# Problem to solve:
Retype the listing exactly, so that the copy matches it line for line.

# Source material:
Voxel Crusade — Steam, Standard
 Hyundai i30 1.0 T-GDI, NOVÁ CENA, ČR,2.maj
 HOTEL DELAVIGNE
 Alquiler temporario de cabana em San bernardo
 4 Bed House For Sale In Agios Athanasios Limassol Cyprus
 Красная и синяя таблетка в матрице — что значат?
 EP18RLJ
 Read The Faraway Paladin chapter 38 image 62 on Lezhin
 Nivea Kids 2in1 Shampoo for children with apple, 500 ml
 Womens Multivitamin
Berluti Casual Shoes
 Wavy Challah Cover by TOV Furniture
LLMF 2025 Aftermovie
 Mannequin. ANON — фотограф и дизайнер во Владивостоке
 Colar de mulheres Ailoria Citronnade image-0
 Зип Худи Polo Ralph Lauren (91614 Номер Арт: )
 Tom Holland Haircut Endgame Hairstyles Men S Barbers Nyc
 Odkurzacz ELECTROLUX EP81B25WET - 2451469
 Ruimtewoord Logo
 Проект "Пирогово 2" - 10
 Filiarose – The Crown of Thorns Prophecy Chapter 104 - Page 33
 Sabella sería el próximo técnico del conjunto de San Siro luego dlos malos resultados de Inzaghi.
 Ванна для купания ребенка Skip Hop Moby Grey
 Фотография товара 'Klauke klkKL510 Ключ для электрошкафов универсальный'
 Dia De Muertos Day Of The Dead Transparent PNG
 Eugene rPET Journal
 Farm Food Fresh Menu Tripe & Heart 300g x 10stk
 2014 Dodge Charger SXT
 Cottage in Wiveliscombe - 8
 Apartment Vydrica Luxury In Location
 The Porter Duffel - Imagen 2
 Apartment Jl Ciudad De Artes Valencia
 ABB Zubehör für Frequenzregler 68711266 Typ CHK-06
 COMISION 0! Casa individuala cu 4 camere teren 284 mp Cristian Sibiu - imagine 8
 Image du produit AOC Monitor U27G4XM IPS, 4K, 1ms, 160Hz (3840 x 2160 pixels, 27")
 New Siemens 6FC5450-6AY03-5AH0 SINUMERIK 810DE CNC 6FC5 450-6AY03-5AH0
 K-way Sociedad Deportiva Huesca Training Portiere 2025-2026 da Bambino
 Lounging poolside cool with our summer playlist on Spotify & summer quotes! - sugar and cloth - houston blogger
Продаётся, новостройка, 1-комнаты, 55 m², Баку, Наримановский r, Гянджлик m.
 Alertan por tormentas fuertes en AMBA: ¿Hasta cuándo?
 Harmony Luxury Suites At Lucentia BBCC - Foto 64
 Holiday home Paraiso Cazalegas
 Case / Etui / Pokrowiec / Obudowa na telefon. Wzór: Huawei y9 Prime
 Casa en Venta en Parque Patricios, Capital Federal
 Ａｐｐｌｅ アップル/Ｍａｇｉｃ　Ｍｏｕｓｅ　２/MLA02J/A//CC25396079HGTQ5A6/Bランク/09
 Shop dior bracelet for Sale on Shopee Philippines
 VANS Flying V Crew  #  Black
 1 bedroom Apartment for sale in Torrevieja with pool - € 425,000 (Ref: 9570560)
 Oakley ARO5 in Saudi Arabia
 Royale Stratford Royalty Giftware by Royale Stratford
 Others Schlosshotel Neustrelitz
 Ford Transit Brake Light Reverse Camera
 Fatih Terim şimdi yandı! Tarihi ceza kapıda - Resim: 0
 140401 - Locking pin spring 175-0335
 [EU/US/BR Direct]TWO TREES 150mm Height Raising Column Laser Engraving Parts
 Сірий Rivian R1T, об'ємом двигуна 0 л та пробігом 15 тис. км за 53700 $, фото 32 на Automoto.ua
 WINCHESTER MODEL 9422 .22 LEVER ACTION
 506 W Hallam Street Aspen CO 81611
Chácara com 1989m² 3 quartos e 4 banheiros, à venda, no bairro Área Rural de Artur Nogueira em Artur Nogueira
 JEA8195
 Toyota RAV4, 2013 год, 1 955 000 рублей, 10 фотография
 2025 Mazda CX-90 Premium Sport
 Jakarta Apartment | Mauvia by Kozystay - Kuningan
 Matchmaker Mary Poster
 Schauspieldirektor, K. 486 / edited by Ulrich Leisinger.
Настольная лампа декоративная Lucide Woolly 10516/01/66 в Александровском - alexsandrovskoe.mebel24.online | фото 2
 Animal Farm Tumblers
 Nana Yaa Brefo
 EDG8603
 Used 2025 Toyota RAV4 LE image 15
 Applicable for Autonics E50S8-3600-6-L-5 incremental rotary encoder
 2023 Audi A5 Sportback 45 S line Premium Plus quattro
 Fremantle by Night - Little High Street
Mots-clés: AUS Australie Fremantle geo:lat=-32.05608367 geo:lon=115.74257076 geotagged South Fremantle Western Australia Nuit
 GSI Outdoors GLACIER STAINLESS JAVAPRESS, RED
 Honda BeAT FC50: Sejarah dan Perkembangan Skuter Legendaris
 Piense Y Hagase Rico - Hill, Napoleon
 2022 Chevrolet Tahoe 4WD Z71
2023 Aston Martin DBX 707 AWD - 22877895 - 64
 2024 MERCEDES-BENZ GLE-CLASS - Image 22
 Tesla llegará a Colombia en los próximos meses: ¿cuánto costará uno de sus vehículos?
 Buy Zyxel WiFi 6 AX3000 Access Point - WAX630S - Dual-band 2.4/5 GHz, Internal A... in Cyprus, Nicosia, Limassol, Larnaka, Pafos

# The answer:
Voxel Crusade — Steam, Standard
 Hyundai i30 1.0 T-GDI, NOVÁ CENA, ČR,2.maj
 HOTEL DELAVIGNE
 Alquiler temporario de cabana em San bernardo
 4 Bed House For Sale In Agios Athanasios Limassol Cyprus
 Красная и синяя таблетка в матрице — что значат?
 EP18RLJ
 Read The Faraway Paladin chapter 38 image 62 on Lezhin
 Nivea Kids 2in1 Shampoo for children with apple, 500 ml
 Womens Multivitamin
Berluti Casual Shoes
 Wavy Challah Cover by TOV Furniture
LLMF 2025 Aftermovie
 Mannequin. ANON — фотограф и дизайнер во Владивостоке
 Colar de mulheres Ailoria Citronnade image-0
 Зип Худи Polo Ralph Lauren (91614 Номер Арт: )
 Tom Holland Haircut Endgame Hairstyles Men S Barbers Nyc
 Odkurzacz ELECTROLUX EP81B25WET - 2451469
 Ruimtewoord Logo
 Проект "Пирогово 2" - 10
 Filiarose – The Crown of Thorns Prophecy Chapter 104 - Page 33
 Sabella sería el próximo técnico del conjunto de San Siro luego dlos malos resultados de Inzaghi.
 Ванна для купания ребенка Skip Hop Moby Grey
 Фотография товара 'Klauke klkKL510 Ключ для электрошкафов универсальный'
 Dia De Muertos Day Of The Dead Transparent PNG
 Eugene rPET Journal
 Farm Food Fresh Menu Tripe & Heart 300g x 10stk
 2014 Dodge Charger SXT
 Cottage in Wiveliscombe - 8
 Apartment Vydrica Luxury In Location
 The Porter Duffel - Imagen 2
 Apartment Jl Ciudad De Artes Valencia
 ABB Zubehör für Frequenzregler 68711266 Typ CHK-06
 COMISION 0! Casa individuala cu 4 camere teren 284 mp Cristian Sibiu - imagine 8
 Image du produit AOC Monitor U27G4XM IPS, 4K, 1ms, 160Hz (3840 x 2160 pixels, 27")
 New Siemens 6FC5450-6AY03-5AH0 SINUMERIK 810DE CNC 6FC5 450-6AY03-5AH0
 K-way Sociedad Deportiva Huesca Training Portiere 2025-2026 da Bambino
 Lounging poolside cool with our summer playlist on Spotify & summer quotes! - sugar and cloth - houston blogger
Продаётся, новостройка, 1-комнаты, 55 m², Баку, Наримановский r, Гянджлик m.
 Alertan por tormentas fuertes en AMBA: ¿Hasta cuándo?
 Harmony Luxury Suites At Lucentia BBCC - Foto 64
 Holiday home Paraiso Cazalegas
 Case / Etui / Pokrowiec / Obudowa na telefon. Wzór: Huawei y9 Prime
 Casa en Venta en Parque Patricios, Capital Federal
 Ａｐｐｌｅ アップル/Ｍａｇｉｃ　Ｍｏｕｓｅ　２/MLA02J/A//CC25396079HGTQ5A6/Bランク/09
 Shop dior bracelet for Sale on Shopee Philippines
 VANS Flying V Crew  #  Black
 1 bedroom Apartment for sale in Torrevieja with pool - € 425,000 (Ref: 9570560)
 Oakley ARO5 in Saudi Arabia
 Royale Stratford Royalty Giftware by Royale Stratford
 Others Schlosshotel Neustrelitz
 Ford Transit Brake Light Reverse Camera
 Fatih Terim şimdi yandı! Tarihi ceza kapıda - Resim: 0
 140401 - Locking pin spring 175-0335
 [EU/US/BR Direct]TWO TREES 150mm Height Raising Column Laser Engraving Parts
 Сірий Rivian R1T, об'ємом двигуна 0 л та пробігом 15 тис. км за 53700 $, фото 32 на Automoto.ua
 WINCHESTER MODEL 9422 .22 LEVER ACTION
 506 W Hallam Street Aspen CO 81611
Chácara com 1989m² 3 quartos e 4 banheiros, à venda, no bairro Área Rural de Artur Nogueira em Artur Nogueira
 JEA8195
 Toyota RAV4, 2013 год, 1 955 000 рублей, 10 фотография
 2025 Mazda CX-90 Premium Sport
 Jakarta Apartment | Mauvia by Kozystay - Kuningan
 Matchmaker Mary Poster
 Schauspieldirektor, K. 486 / edited by Ulrich Leisinger.
Настольная лампа декоративная Lucide Woolly 10516/01/66 в Александровском - alexsandrovskoe.mebel24.online | фото 2
 Animal Farm Tumblers
 Nana Yaa Brefo
 EDG8603
 Used 2025 Toyota RAV4 LE image 15
 Applicable for Autonics E50S8-3600-6-L-5 incremental rotary encoder
 2023 Audi A5 Sportback 45 S line Premium Plus quattro
 Fremantle by Night - Little High Street
Mots-clés: AUS Australie Fremantle geo:lat=-32.05608367 geo:lon=115.74257076 geotagged South Fremantle Western Australia Nuit
 GSI Outdoors GLACIER STAINLESS JAVAPRESS, RED
 Honda BeAT FC50: Sejarah dan Perkembangan Skuter Legendaris
 Piense Y Hagase Rico - Hill, Napoleon
 2022 Chevrolet Tahoe 4WD Z71
2023 Aston Martin DBX 707 AWD - 22877895 - 64
 2024 MERCEDES-BENZ GLE-CLASS - Image 22
 Tesla llegará a Colombia en los próximos meses: ¿cuánto costará uno de sus vehículos?
 Buy Zyxel WiFi 6 AX3000 Access Point - WAX630S - Dual-band 2.4/5 GHz, Internal A... in Cyprus, Nicosia, Limassol, Larnaka, Pafos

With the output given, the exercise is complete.